Data vs. metadata handling: Tiering applies exclusively to file data content. All filesystem metadata, including directory structures, file attributes, and permissions, remains permanently pinned on the SSD tier. This ensures that metadata operations, such as file lookups and directory listings, always perform at sub-millisecond speeds, regardless of where the actual data resides.

Automated lifecycle:

  • Active data: Resides on the SSD tier for maximum IOPS and throughput.

  • Inactive data: Automatically moves to the object storage tier for cost efficiency once the configured retention period expires.

The system automates this movement based on administrator-defined policies, eliminating the need for manual file migration or complex data classification workflows.

Related information

Data lifecycle management overview

Data lifecycle policy controls

Two time-based policies govern the data lifecycle in a tiered filesystem: the tiering cue and the drive retention period. These policies function as timing controls, determining when the system copies data to the object store and how long it remains cached on the SSD.

Policy configuration scope: Tiering cues and drive retention periods are configured at the filesystem group level. This architecture enforces consistent data aging and retention policies across all filesystems assigned to a specific group. When planning data lifecycle strategies, define the configuration requirements for the entire group rather than individual filesystems.

Tiering cue

The tiering cue defines the wait time after a data write before the system copies it to the object store. This delay prevents the unnecessary transfer of temporary or rapidly changing data. For example, temporary analysis files created and deleted within an hour never consume object store bandwidth if the tiering cue exceeds that duration.

Key behaviors:

  • Timer reset: If an application modifies data during the waiting period, the system resets the timer. Actively changing data remains on the SSD and does not cycle between tiers.

  • Chunk-level granularity: The system manages data in chunks (up to 1 MB), tracking timestamps independently for each chunk. Consequently, frequently modified parts of a large file remain on the SSD, while unchanged parts tier to the object store.

  • Configuration constraint: The tiering cue cannot exceed one-third of the drive retention period.

Guidelines for tiering cue configuration

Optimize storage efficiency and performance by aligning the tiering cue settings with specific workload patterns.

  • Write-once workloads: For data such as sensor captures or finished renders, set a short tiering cue. The minimum value is 10 seconds, and the default is 15 minutes. This setting facilitates rapid tiering to the object store.

  • Active editing: For data undergoing frequent modification, set a longer tiering cue, typically measured in days or weeks. This configuration ensures data remains on the high-performance tier until it stabilizes.

Drive retention period

The drive retention period determines how long data remains cached on the SSD after the system successfully copies it to the object store. This policy maintains a read cache of recently tiered data to ensure fast access.

Key behaviors:

  • SSD caching: Data copied to the object store remains on the SSD for low-latency access. This leverages the principle of temporal locality, assuming recently accessed data is likely to be accessed again.
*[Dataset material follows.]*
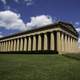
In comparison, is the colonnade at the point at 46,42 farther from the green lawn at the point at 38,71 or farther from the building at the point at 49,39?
the green lawn at the point at 38,71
  • Data release: When the retention period expires, the system releases the SSD copy to free space for new data. The authoritative copy remains in the object store.

  • Re-caching: Accessing released data retrieves it from the object store and writes it back to the SSD with a new timestamp.

Capacity considerations

The drive retention period acts as a target, not a guarantee. If the data ingest rate exceeds the SSD capacity within the configured period, the system releases data early to prevent SSD exhaustion.

Guidelines for retention period configuration

Align retention periods with user access patterns and available storage resources to optimize performance and capacity management.

  • High access frequency: Configure a longer retention period, for example, 30 days, when users frequently access recent data. This configuration keeps data on the high-performance tier to ensure low-latency access for ongoing operations.

  • Limited SSD capacity: Configure a shorter retention period if SSD capacity is limited relative to the data generation rate. This configuration frees up high-performance storage resources more rapidly, preventing the cluster from reaching capacity limits.

Related topic

Manage filesystem groups

Data flow in tiered systems

Understanding the lifecycle of data in a tiered system helps predict performance behavior and interpret observations during monitoring and troubleshooting. The data journey involves writing, tiering, retention, release, and reclamation.

Write operations

All data written to a tiered filesystem initially lands on the SSD tier. The system does not write directly to the object store, ensuring write completion at SSD latency.

Upon ingestion, the system assigns a creation timestamp to the data. This timestamp serves as the reference for subsequent tiering decisions. At this stage, the data resides exclusively on the SSD (write-cache).

Chunk-level management: The system tracks modifications at a fine granularity, maintaining timestamps per data chunk (up to 1 MB) rather than per file. When an application modifies a specific chunk within a large file, only that chunk’s timestamp is refreshed.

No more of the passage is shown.